The contemporary version that was created was the archive of impossible objects, which showcased a couple of weird objects, including:
1. Hyperboloid (Dichronauts)
2. Toroidal world (Anders Sandberg)
3. Cuboid earth (Karen Masters)
4. Flat earth
It invites people to interpret reality in their own way, to think about alternative realities and thus ways of living. Other examples would be impossible objects that leveraged on optical illusions such as the Duckrabbit by Simon Cunningham. Objects are explored in a spectrum (e.g., real, have being, ideal, etc) and labeled as impossible objects (avoiding the term “weird”).
Some were made by machines, particularly quantum computing.
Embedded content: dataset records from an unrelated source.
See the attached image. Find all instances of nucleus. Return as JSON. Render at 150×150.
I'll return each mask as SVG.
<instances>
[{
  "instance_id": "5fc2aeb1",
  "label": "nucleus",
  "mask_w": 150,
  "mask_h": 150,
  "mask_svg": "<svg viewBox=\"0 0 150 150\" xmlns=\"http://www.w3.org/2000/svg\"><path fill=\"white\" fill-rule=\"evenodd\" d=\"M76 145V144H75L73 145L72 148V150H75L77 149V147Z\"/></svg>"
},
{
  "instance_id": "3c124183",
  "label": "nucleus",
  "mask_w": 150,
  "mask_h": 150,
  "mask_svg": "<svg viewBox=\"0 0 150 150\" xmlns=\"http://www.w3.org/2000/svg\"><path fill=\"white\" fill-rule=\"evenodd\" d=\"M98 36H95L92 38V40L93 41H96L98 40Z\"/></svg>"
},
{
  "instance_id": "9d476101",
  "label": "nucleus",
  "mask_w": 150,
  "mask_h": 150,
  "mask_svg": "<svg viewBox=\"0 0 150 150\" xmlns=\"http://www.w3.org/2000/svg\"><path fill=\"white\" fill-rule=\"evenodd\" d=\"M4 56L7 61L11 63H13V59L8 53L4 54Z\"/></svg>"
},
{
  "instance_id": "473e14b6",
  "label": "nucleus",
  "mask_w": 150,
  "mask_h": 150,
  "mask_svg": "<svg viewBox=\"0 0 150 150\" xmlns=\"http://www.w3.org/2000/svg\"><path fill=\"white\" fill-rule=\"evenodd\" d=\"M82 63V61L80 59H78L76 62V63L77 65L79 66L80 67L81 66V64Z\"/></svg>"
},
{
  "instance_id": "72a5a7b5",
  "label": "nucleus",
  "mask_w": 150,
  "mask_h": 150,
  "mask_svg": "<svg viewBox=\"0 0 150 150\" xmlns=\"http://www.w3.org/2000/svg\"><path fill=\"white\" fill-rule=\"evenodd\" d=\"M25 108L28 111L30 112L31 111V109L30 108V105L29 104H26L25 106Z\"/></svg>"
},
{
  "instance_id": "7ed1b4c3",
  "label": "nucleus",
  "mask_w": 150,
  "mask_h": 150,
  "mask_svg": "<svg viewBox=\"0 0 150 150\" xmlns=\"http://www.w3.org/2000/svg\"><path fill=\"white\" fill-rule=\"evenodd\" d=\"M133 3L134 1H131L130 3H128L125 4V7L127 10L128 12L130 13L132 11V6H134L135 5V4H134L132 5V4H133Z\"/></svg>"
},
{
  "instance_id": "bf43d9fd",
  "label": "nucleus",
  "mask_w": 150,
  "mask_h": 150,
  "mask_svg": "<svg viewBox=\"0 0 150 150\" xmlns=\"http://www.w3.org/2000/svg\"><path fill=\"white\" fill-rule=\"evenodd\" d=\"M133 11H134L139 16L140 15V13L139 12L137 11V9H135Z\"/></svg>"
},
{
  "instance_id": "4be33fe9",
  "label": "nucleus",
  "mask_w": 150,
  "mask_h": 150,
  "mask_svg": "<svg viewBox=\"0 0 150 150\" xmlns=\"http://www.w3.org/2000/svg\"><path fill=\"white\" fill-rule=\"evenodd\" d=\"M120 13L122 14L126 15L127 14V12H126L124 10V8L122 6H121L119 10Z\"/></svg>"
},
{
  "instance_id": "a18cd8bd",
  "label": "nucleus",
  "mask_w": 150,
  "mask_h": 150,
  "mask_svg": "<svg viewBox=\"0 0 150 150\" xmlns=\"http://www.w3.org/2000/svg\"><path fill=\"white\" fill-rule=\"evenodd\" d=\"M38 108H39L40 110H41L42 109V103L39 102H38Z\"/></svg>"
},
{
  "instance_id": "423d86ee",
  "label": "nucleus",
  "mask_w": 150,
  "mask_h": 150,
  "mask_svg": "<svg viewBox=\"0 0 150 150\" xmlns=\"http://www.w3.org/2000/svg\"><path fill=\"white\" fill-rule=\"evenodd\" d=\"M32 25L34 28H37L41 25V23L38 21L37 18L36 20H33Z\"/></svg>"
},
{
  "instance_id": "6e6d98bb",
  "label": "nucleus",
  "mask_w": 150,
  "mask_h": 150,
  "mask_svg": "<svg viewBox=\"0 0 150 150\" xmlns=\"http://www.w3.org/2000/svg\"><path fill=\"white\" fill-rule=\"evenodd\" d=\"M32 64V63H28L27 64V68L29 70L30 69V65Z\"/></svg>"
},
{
It opens door for new concepts; challenging Newtonian mindset and affecting how students think about their practice. It’s also a way to bring quantum related ideas to a wider audience.
One interesting experiment that facilitates the exploration of possible alternate realities would be the Universe Splitter app and the trash-picking experiment in NYC; both gives a tangible example of how different things might be had things were decided differently.
The concept is intriguing and something that should be fostered. This is because our reality now is shaped predominantly by commercial pop culture projected by corporations, reinforcing conventions or narratives that are suitable for the power that be. Society needs to be exposed to all sorts of impossible objects so we could leapfrog into a future that is beyond our imagination and hopefully one that transcends our consciousness higher resulting to a better version of reality.